The network includes a ground station, drones, lasers, and fiber optics. The entangled single-photon sources are produced by focusing a laser on special nonlinear crystals and then processing the resulting “down-conversion” beam of photons. The optical alignment system uses mirrors that tilt to steer the photons directly where they need to go. The single photons travel one-by-one from the source drone to another to communicate securely.

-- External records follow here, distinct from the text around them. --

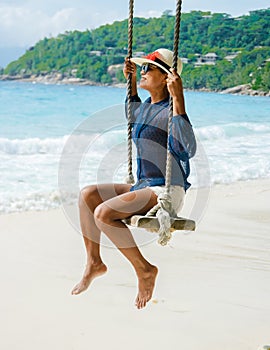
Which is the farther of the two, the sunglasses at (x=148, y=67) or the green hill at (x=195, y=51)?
the green hill at (x=195, y=51)

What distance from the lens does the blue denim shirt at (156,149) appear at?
3.42 meters

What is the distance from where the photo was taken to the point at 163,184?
3521 millimetres

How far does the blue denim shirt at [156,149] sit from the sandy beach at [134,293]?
68.8 inches

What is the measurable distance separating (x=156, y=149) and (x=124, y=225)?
443mm

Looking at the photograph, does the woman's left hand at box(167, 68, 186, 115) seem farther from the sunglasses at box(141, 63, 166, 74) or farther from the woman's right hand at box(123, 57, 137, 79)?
the woman's right hand at box(123, 57, 137, 79)

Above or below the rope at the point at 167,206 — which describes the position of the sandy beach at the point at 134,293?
below

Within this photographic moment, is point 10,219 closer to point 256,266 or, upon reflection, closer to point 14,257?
point 14,257

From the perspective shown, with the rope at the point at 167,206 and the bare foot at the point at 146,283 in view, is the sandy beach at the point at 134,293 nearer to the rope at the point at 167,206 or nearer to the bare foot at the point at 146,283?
the bare foot at the point at 146,283

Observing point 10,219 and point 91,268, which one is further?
point 10,219

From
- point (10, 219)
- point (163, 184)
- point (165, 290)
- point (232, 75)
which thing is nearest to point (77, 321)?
point (165, 290)

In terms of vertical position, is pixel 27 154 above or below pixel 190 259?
below

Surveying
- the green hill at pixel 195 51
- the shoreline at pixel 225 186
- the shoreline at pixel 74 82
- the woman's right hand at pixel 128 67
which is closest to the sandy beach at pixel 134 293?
the shoreline at pixel 225 186

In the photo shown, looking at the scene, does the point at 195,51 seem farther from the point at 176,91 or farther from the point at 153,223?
the point at 153,223

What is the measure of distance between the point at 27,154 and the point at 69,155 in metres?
1.18
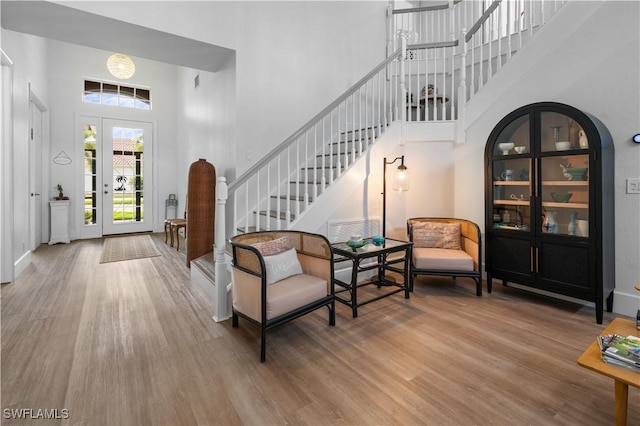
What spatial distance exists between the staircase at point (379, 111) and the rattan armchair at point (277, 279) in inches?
15.8

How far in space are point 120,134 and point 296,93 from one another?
16.6ft

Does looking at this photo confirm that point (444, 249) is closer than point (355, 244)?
No

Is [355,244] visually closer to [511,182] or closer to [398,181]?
[398,181]

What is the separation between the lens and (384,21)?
19.0 ft

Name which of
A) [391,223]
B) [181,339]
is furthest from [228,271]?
[391,223]

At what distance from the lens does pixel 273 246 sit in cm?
277

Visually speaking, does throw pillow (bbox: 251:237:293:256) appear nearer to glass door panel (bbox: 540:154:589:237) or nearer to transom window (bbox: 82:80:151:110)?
glass door panel (bbox: 540:154:589:237)

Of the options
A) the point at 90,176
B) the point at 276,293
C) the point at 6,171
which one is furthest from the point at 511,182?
the point at 90,176

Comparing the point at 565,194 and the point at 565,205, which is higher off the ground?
the point at 565,194

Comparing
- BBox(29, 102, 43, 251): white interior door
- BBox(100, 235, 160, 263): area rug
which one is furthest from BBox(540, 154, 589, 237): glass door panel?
BBox(29, 102, 43, 251): white interior door

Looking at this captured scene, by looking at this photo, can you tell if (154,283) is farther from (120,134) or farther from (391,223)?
(120,134)

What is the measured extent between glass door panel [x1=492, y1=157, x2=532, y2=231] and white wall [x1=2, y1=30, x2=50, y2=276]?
5811mm

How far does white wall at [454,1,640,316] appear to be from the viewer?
2896 mm

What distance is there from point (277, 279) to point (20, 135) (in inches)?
174
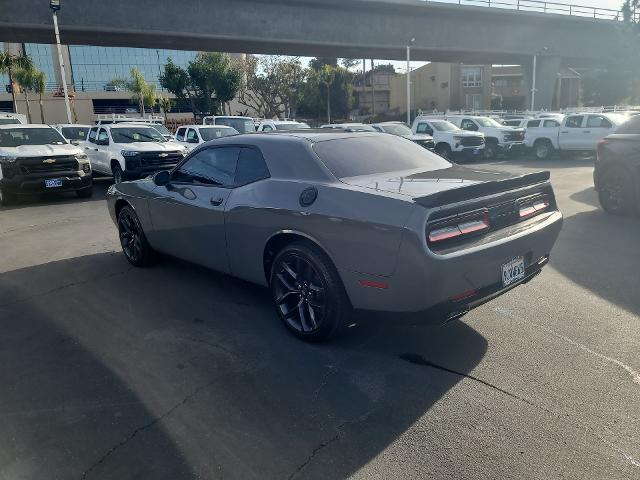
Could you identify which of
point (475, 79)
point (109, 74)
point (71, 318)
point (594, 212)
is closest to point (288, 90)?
point (475, 79)

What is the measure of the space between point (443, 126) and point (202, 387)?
18.5 metres

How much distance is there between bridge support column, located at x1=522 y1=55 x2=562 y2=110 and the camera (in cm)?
4009

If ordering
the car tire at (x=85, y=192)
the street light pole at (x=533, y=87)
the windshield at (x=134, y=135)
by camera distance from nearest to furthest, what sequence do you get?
Result: 1. the car tire at (x=85, y=192)
2. the windshield at (x=134, y=135)
3. the street light pole at (x=533, y=87)

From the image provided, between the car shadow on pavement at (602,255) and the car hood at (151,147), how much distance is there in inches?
372

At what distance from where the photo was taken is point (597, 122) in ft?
59.8

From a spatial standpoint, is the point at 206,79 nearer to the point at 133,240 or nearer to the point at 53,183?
the point at 53,183

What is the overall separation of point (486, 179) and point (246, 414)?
241 cm

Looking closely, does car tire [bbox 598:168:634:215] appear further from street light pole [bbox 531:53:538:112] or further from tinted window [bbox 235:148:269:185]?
street light pole [bbox 531:53:538:112]

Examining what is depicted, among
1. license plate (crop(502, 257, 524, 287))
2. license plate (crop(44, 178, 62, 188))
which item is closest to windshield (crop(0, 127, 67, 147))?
license plate (crop(44, 178, 62, 188))

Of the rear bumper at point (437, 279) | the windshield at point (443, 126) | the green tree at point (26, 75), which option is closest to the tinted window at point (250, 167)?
the rear bumper at point (437, 279)

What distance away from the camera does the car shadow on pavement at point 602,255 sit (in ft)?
16.4

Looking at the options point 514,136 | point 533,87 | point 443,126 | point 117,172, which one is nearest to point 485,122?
point 514,136

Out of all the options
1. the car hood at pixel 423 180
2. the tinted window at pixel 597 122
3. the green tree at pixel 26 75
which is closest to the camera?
the car hood at pixel 423 180

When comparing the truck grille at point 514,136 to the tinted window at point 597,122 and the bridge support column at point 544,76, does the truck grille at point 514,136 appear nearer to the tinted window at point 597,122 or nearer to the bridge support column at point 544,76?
the tinted window at point 597,122
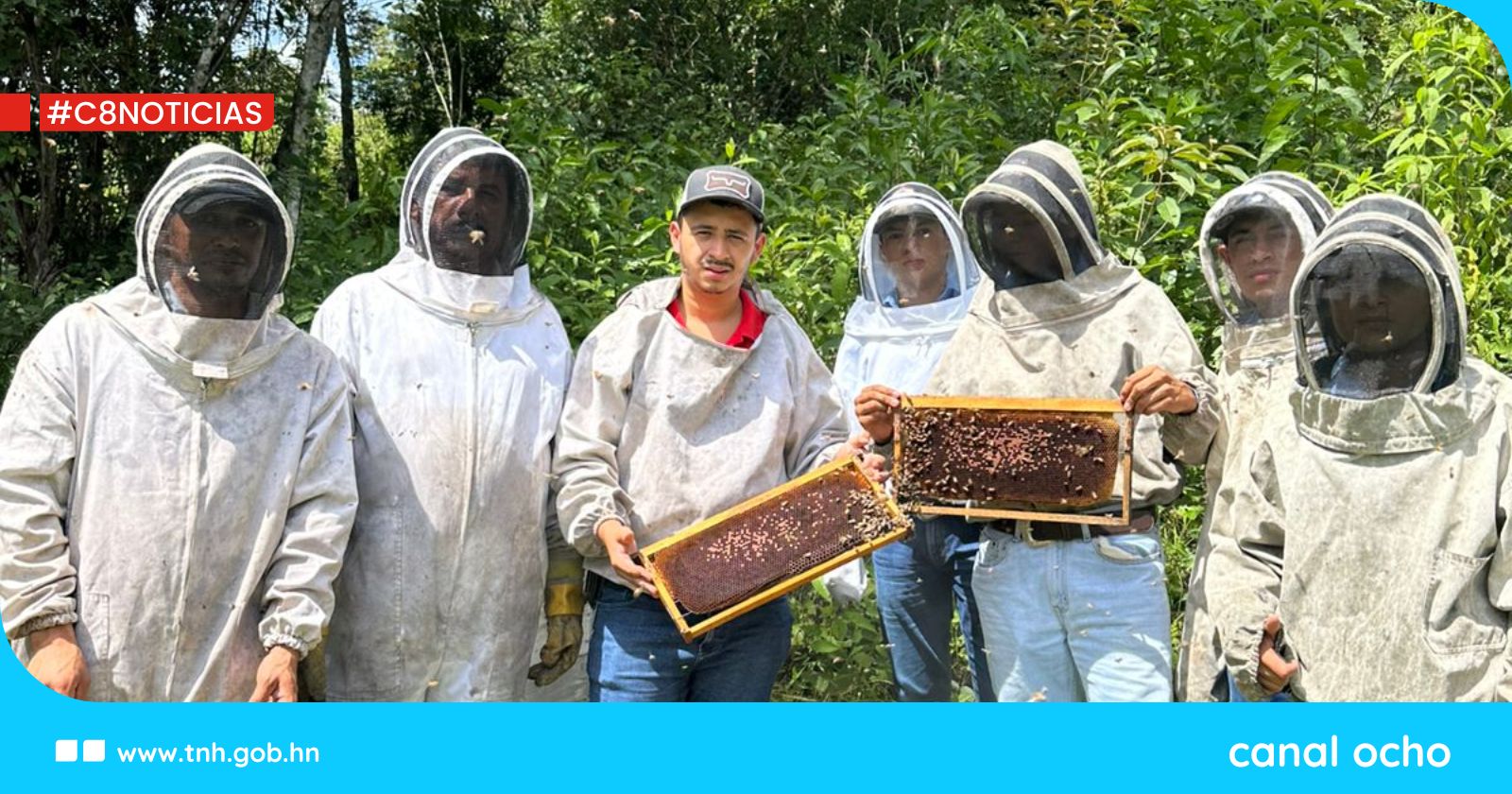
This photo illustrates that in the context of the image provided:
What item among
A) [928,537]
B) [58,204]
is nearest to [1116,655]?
[928,537]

“The combination of quantum communication and unmanned aerial systems, or UAS, in this project represents an important advance in the Air Force’s efforts to create fieldable quantum systems for the warfighter,” said A. Matthew Smith, a senior research physicist at the Air Force Research Laboratory Information Directorate. “Additionally, the potential of secure communication from a portable quantum communication UAS in contested environments represents important future capabilities for the Air Force.”
The work stems from a $1.5 million Phase II Small Business Technology Transfer federal grant awarded to Qubitekk. Miller, Qubbitek, and L3Harris are collaborating with the U.S. Air Force to combine expertise from academia, including the University of Illinois Urbana-Champaign; government; and industry with the potential to scale the project for larger applications and with larger aerial platforms, as well as other ground and maritime platforms.
From left: Florida Atlantic University graduate student Anthony Davis, Warner Miller, and collaborator Pedram Nimreezi stand behind the large drone, which includes a network of a ground station, lasers, and fiber optics. Courtesy of Alex Dolce/FAU.
“The contract award represents a new stage in the development of two technologies. For quantum, it’s a major step toward creating hack-proof quantum communication networks that will eventually span the globe, including in space,” said Arthur Herman, senior fellow and director of the Quantum Alliance Initiative at Hudson. “For drones and UAVs, it’s another milestone in their evolution as the workhorses of the Air Force for a wide range of missions and capabilities.”
Eventually, Miller plans to incorporate quantum memory in the drones so that they can conduct error correction and relay and store information.
“We are just scratching the surface of something that is going to amplify into a lot of different applications,” Miller said. “This technology is not only going to be on drones or robots. Eventually, we will have this secure communication technology on buildings and satellites that will open up a free space optical link between them.”